WHAT THE TASK ASKS: In your answer, set down the records below exactly as they stand, omitting pictures.

GIVEN RECORDS:
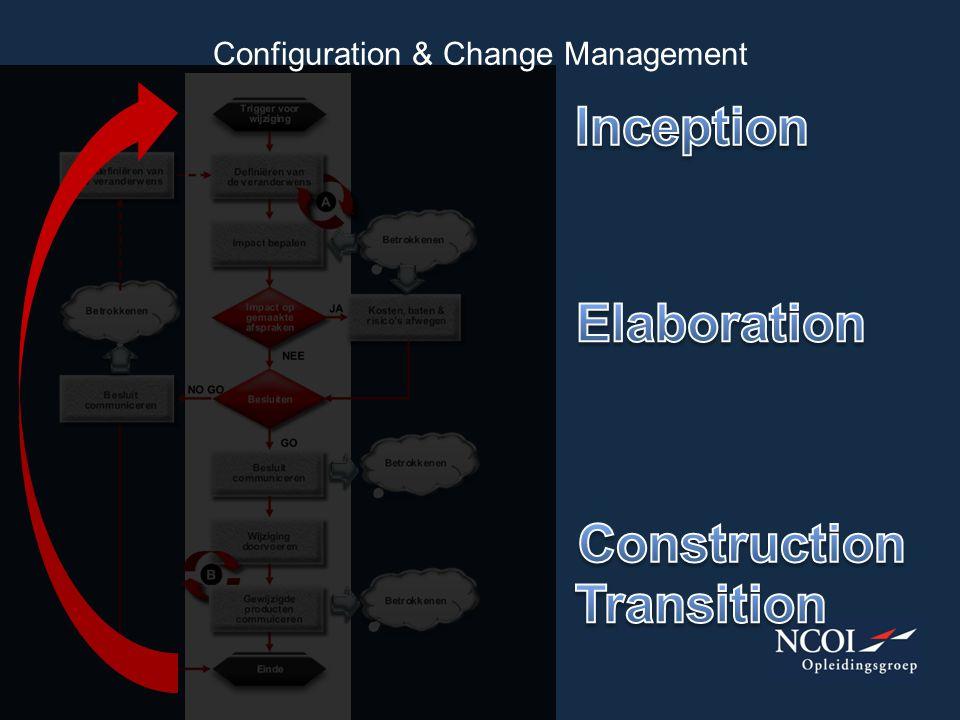 Wens Requirements Ontwerp Realisatie Testen Accepteren Gebruik V & S Voorbereiding & Specificatie Gebruik Opdracht Ontwerp Realisatie Change \Proces Wijziging tijdlijn instructie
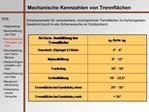 Mechanische Kennzahlen von Trennfl chen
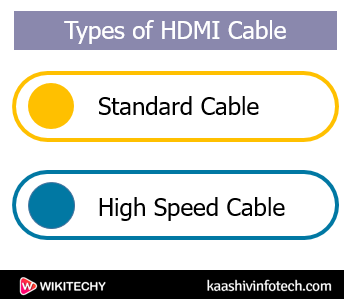 Types of HDMI Cable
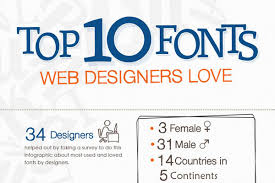 top 10 best fonts for logos and websites brandongaille com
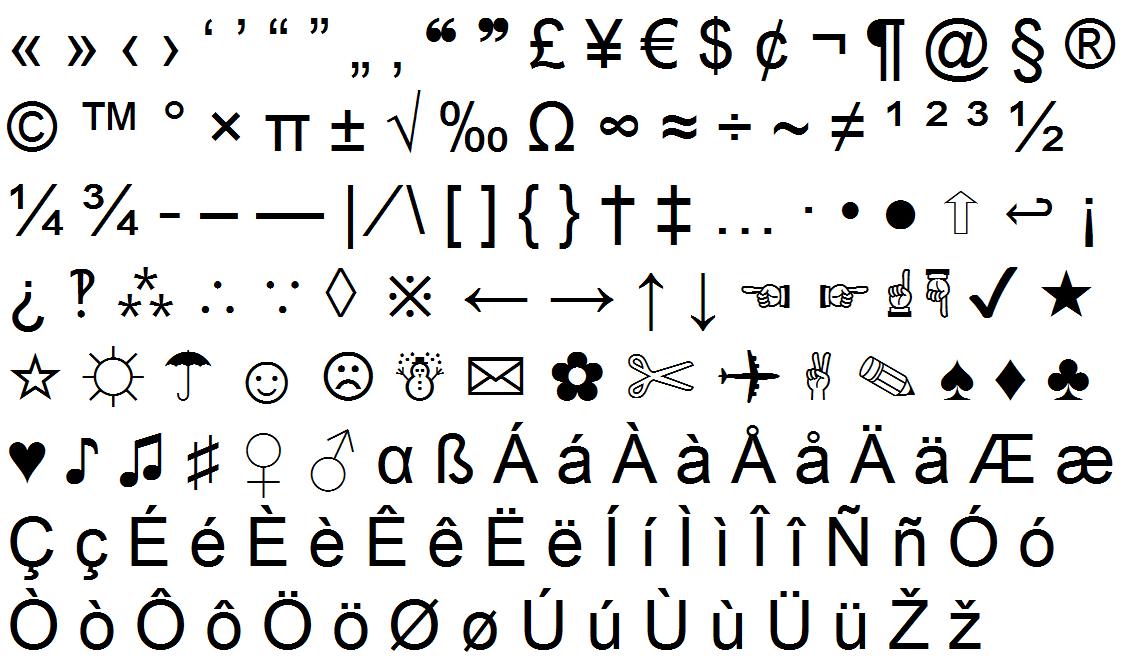 Computer Keyboard Symbols Shortcuts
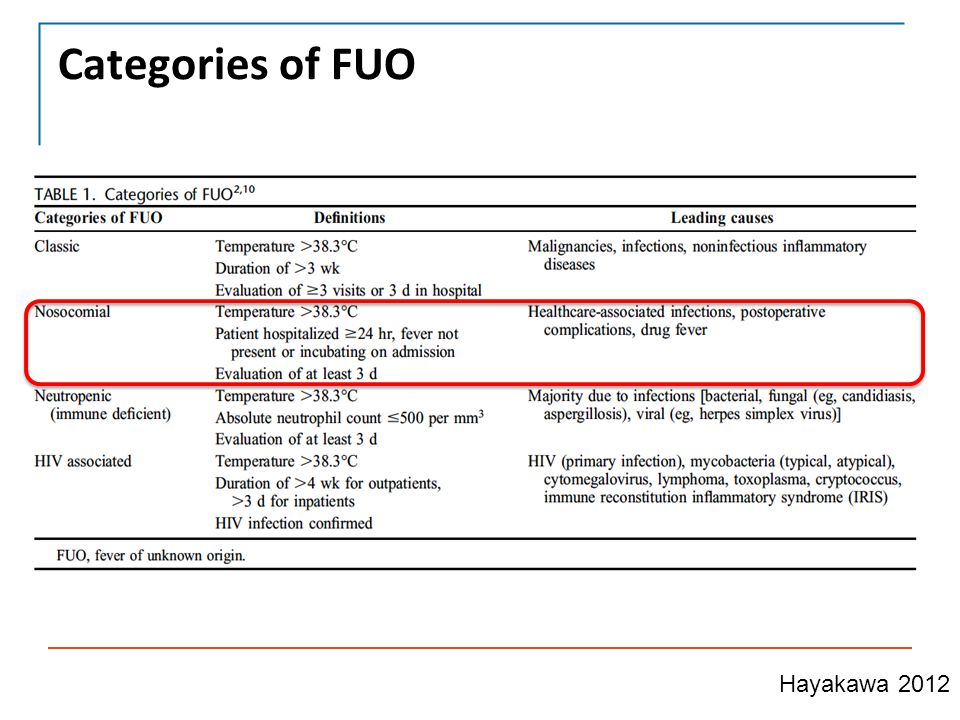 Categories of FUO Hayakawa 2012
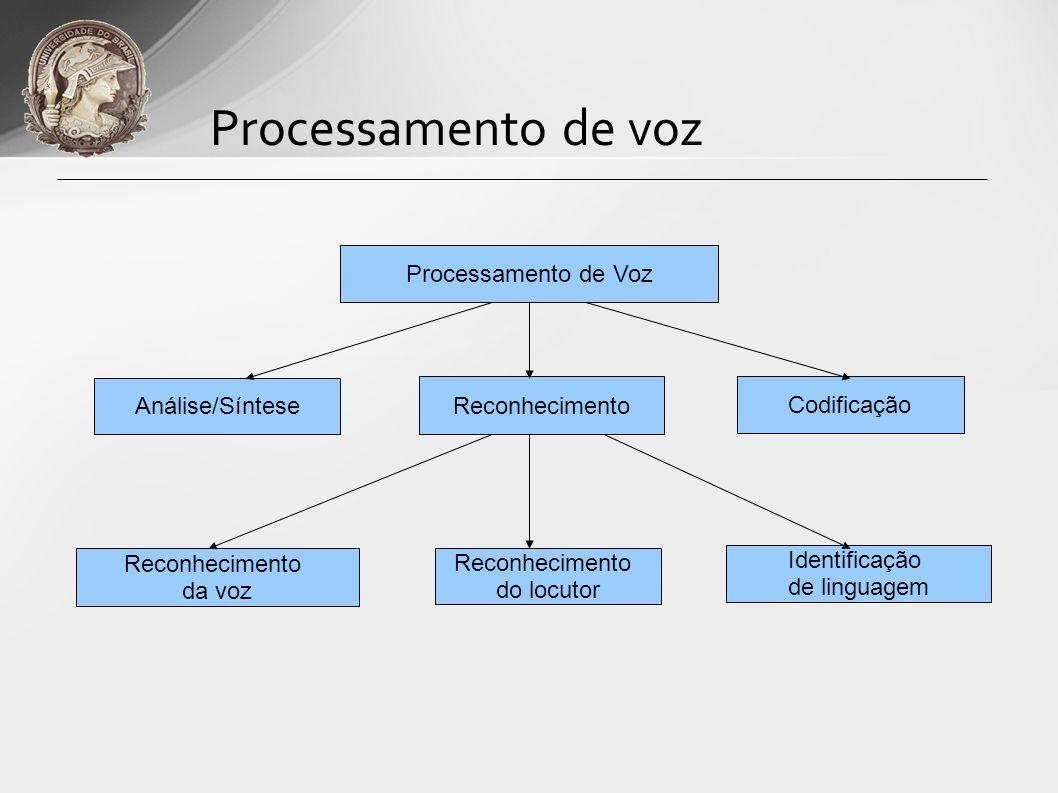 Processamento de voz Processamento de Voz Análise/Síntese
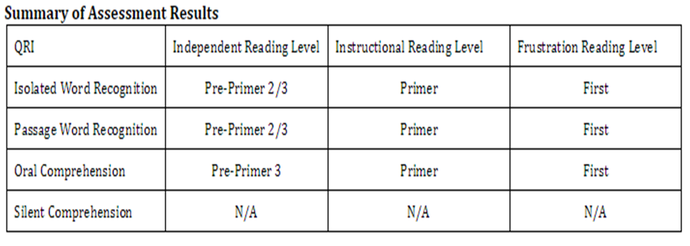 Assessing Analyzing Reading 672 Intervention Plan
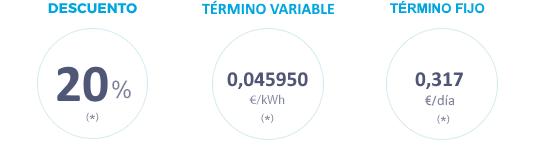 tarifa-gas-fija-es-3.2
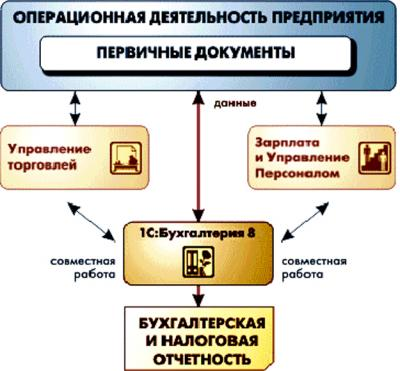 "Обучающий курс ""1C — Бухгалтерия"""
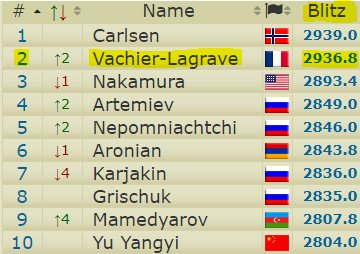 So, so close of spot #1 in the World Blitz rankings! (image: 2700chess.com).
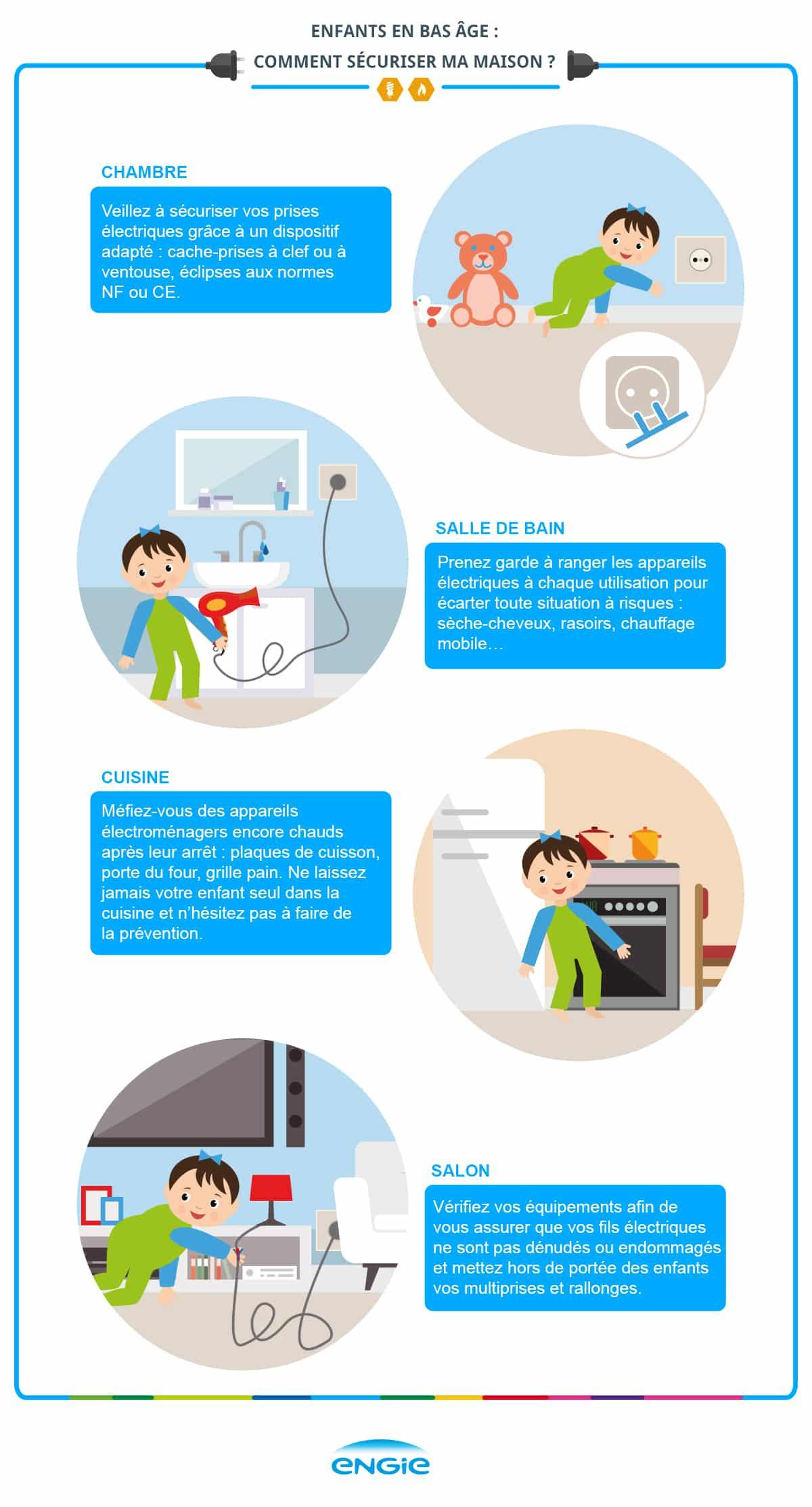 accidents domestiques : assurer la sécurité des enfants en bas âge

SOLUTION TO THE EXERCISE:
 Wens Requirements Ontwerp Realisatie Testen Accepteren Gebruik V & S Voorbereiding & Specificatie Gebruik Opdracht Ontwerp Realisatie Change \Proces Wijziging tijdlijn instructie
 Mechanische Kennzahlen von Trennfl chen
 Types of HDMI Cable
 top 10 best fonts for logos and websites brandongaille com
 Computer Keyboard Symbols Shortcuts
 Categories of FUO Hayakawa 2012
 Processamento de voz Processamento de Voz Análise/Síntese
 Assessing Analyzing Reading 672 Intervention Plan
 tarifa-gas-fija-es-3.2
 "Обучающий курс ""1C — Бухгалтерия"""
 So, so close of spot #1 in the World Blitz rankings! (image: 2700chess.com).
 accidents domestiques : assurer la sécurité des enfants en bas âge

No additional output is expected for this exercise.